● **Document passage**:
★ ★ ★ ★ ★

# No bites again!



## nlcatfish (Mar 21, 2005)

10-28-Trip: I left home with my boat and headed to the river around 10:10. I started late due to the heavy fog in the area. Had the boat on the water by 10:40, headed over to the Licking River. Was told the shad were there so I gave it a shot. The shad were not on the surface but 15 ft down, I tried 4 times with net, but did not get any of them. Headed back to the Ohio and went up river this time.

11:20 I dropped anchor at the first spot that I marked fish. It was on the Ohio side in 45 ft of water. Current was running 1.2 mph and water temp was 62.3. My boat was held study and not any wind to deal with. I put out 3 lines that were suspended off the bottom at 3 different levels. I put live chub on one, a dead chub one, and a piece of frozen shad on the other. 11:50 I got my bobber rig in the water and baited it with vanilla soaked shrimp.

No bites so I move down river about 75 feet, spotted another group of fish, so dropped my anchor again.12:40 I got a hard tap on a rod baited with strawberry chicken breast. I was too eager on trying to set the hook, missed the fish.12:55 I got a light tap on the same rod and bait. I gave up there and headed down river.

3rd spot was at Hooters on the Kentucky side at 13:25. I had my bobber rig set just in front of the barge. I had one rod out toward the channel, and one rod straight out the back of the boat.1345 upriver breeze was getting stronger. No bites there so headed further down river at 14:00.

14:10 I saw fish on the fish finder at the Covington Landing area; that was 43 ft deep. I put out 3 rods there, 2 deadlines and the bobber rig. I got one light tap on the chicken breast. 14:45 I called it a day, the weather was warm so it turned out to be a nice day to be on the river. I just can NOT understand why I could not even get a gar run with the creek chubs. I am just not sure where to try to wet a line, on the river anymore. * I am really starting to wonder if the fishing gods have put a curse on me.*


----------



## catfishjustin (Dec 2, 2012)

I dont know the water your fishing but have you tried fishing shallow water close to where your marking fish. I myself being mostly bank bound fish shallower water typically not by choice. Might also try catching shad at the boat ramps if your not already.


----------



## nlcatfish (Mar 21, 2005)

★ ★ ★ ★ ★

● **Data lines**:

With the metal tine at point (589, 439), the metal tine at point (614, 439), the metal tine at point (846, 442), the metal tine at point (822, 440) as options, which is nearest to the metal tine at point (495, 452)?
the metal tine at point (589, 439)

★ ★ ★ ★ ★

● **Exercises**:
1. Return the passage of the fishing thread starting at "# No bites again!" and ending at "river this time.", copied word for word.
2. Resume the fishing thread from the point where it stops.

● **Written answers**:
1.
# No bites again!



## nlcatfish (Mar 21, 2005)

10-28-Trip: I left home with my boat and headed to the river around 10:10. I started late due to the heavy fog in the area. Had the boat on the water by 10:40, headed over to the Licking River. Was told the shad were there so I gave it a shot. The shad were not on the surface but 15 ft down, I tried 4 times with net, but did not get any of them. Headed back to the Ohio and went up river this time.

2.
catfishjustin said:


> I dont know the water your fishing but have you tried fishing shallow water close to where your marking fish. I myself being mostly bank bound fish shallower water typically not by choice. Might also try catching shad at the boat ramps if your not already.


I did check the ramp at the Public Landing nothing was there, so I went over to The Licking River. I had hoped the shad would be on the surface. They were down around 25 feet, I threw my net but did not get any at all. I did have live chubs,frozen shad and skipjack just no bites!


----------



## Gottagofishn (Nov 18, 2009)

Fishing is a way of life. Never give up. Adapt, change.
If what you're doing isn't working, try something different. Different location, depth, time of day...maybe even a different river.
You will make it happen my friend. We're all pullin for ya.


----------



## Doboy (Oct 13, 2008)

nlcatfish,,,,,,,,, R U Done fishing the River, for this year?
PM SENT.


----------



## bobw06231 (Feb 6, 2014)

COME ON PINNOCHIO!! YOU COULD HAVE AT LEAST TOLD ANOTHER OF YOUR FAIRY TALES! MAYBE YOU GOT ANOTHER 30 POINT BUCK THIS YEAR!


----------



## Daveo76 (Apr 14, 2004)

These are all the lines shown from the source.